By Alexis Schulz
One of the first physicians in the United States to treat AIDS patients is coming to Rider on April 15 in conjunction with a new minor in Health Communication.
In the early 1980s, at the UCSF Medical Center, Dr. Marcus Conant identified Kaposi’s sarcoma, a tumor based skin disorder, as a key indicator of HIV infection. He opened one of the largest private AIDS clinics in San Francisco.
Julia Ernst, who teaches health communication, said Conant can give students a real-world perspective of how AIDS can affect their lives.
“He was in the trenches at the very beginning of the AIDS epidemic,” said Ernst. “He can speak to 30-plus years of history because he has seen it all.”
Ernst met Conant when she was writing an article for a dermatology journal about the skin complications of HIV.
“Nearly 90% of AIDS and HIV patients are affected by skin symptoms, so it’s a really big issue for dermatologists,” said Ernst. “When I was writing the article, I called him and we ended up talking about the article, and what I hoped to do with my career.”
Conant has been an advocate for AIDS patients since the start of the epidemic, and his work has contributed to the development of top HIV medications.
“He is very pivotal in the epidemic, but he is very kind-hearted and humble despite that,” said Ernst. “I think it’s a great opportunity for students to hear about a really huge event in history that had a lot of impact and continues to have impact from someone who worked through it.”
Ernst said that every student can take away something from this lecture.
“AIDS is spread through human contact and that’s a big part of sociology,” Ernst said. “For the biology department, this is a huge opportunity for them to hear about an ongoing issue in health.
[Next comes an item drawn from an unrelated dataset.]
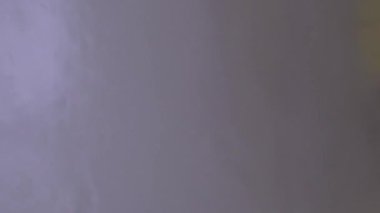 Araba yıkama makinesindeki büyük sarı fırça daha yakından görüldüğü gibi. Basınçlı yıkama. Ön cama sıçramış. Dikey Biçim Videosu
For communication and journalism majors, it’s a constant conversation in the health communication field. And in general, it’s useful for business majors who want to get into pharmaceuticals or work within the business of a large hospital or large health organization.”
“I’m excited for this event because I think it is great that Rider is able to have a doctor come to speak and enlighten students about AIDS and developing treatments,” said Carlee Adams, freshman accounting major.
The Department of Communication and Journalism will be hosting the event in North Hall 202. Light refreshments will be served at 6:30 p.m., with the lecture starting at 7 p.m., followed by questions from the audience.
“Student will learn what the issues were then, what they are now, and what steps we still have to take to deal with this disease,” said Ernst.